WHAT THE TASK REQUIRES → Reproduce the material below word for word, but leave the pictures out.

DATA PROVIDED →
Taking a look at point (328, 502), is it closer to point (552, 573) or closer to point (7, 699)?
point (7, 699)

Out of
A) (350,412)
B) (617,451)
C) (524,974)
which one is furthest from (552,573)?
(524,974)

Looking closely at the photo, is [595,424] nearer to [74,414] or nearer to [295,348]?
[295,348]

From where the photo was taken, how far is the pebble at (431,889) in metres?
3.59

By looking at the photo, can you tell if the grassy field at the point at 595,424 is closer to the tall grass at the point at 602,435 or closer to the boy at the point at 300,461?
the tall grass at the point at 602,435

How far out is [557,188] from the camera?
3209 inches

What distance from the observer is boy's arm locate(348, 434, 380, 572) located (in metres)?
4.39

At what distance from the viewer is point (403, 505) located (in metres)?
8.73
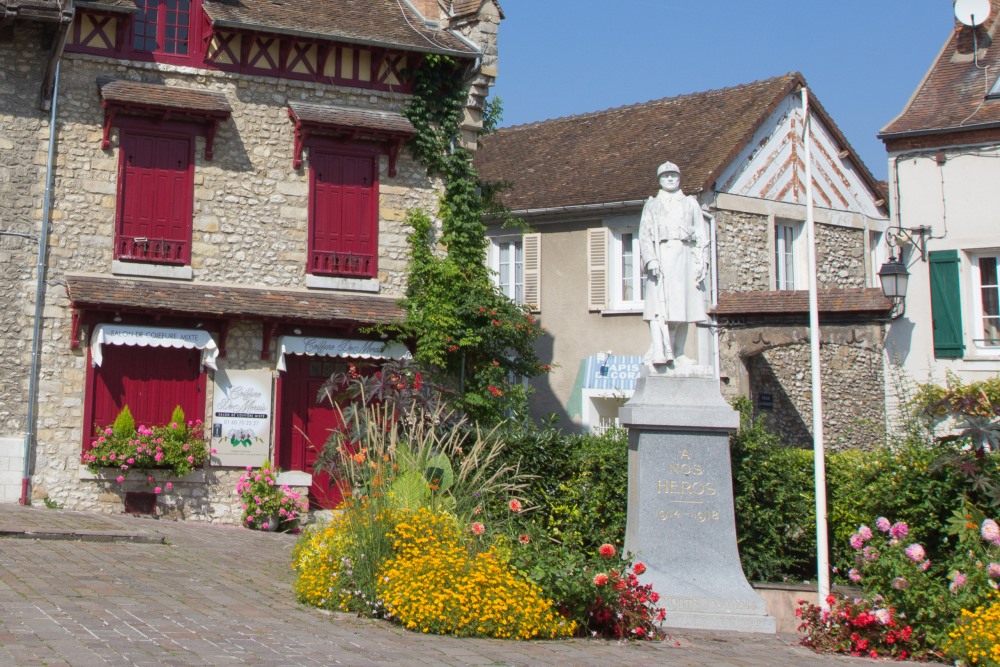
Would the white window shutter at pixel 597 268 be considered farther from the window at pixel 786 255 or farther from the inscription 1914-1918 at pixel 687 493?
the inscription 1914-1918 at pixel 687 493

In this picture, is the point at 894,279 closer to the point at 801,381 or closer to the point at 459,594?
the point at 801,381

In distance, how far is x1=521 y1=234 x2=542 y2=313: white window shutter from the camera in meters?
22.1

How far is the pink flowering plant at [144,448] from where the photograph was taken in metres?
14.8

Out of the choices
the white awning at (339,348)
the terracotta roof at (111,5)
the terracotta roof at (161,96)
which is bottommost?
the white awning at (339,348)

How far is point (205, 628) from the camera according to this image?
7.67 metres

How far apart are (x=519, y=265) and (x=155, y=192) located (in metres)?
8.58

WRITTEN ANSWER →
Taking a look at point (328, 502), is it closer to point (552, 573) or closer to point (7, 699)?
point (7, 699)

Out of
A) (350,412)
B) (617,451)
C) (524,974)
which one is furthest from (552,573)?
(524,974)

Looking closely at the photo, is [595,424] nearer to [74,414] or nearer to [295,348]?
[295,348]

From where the photo was taken, how far is the pebble at (431,889) in metres?
3.59

By looking at the photo, can you tell if the grassy field at the point at 595,424 is closer to the tall grass at the point at 602,435 or closer to the boy at the point at 300,461?
the tall grass at the point at 602,435

How far out is [557,188] from the camera?
3209 inches

What distance from the observer is boy's arm locate(348, 434, 380, 572) located (in metres)?
4.39

At what distance from the viewer is point (403, 505) located (in metres)?
8.73
Would the white window shutter at pixel 597 268 be considered farther from the window at pixel 786 255 or farther from the inscription 1914-1918 at pixel 687 493?
the inscription 1914-1918 at pixel 687 493

In this picture, is the point at 894,279 closer to the point at 801,381 or closer to the point at 459,594?
the point at 801,381

In distance, how far is x1=521 y1=234 x2=542 y2=313: white window shutter from the camera in meters?
22.1

How far is the pink flowering plant at [144,448] from where the photograph was taken in metres?
14.8

Out of the choices
the white awning at (339,348)
the terracotta roof at (111,5)
the terracotta roof at (161,96)
which is bottommost?
the white awning at (339,348)

How far is point (205, 628) from the camera according to this image?
7.67 metres

How far apart are (x=519, y=265) and (x=155, y=192) located (in metres)?
8.58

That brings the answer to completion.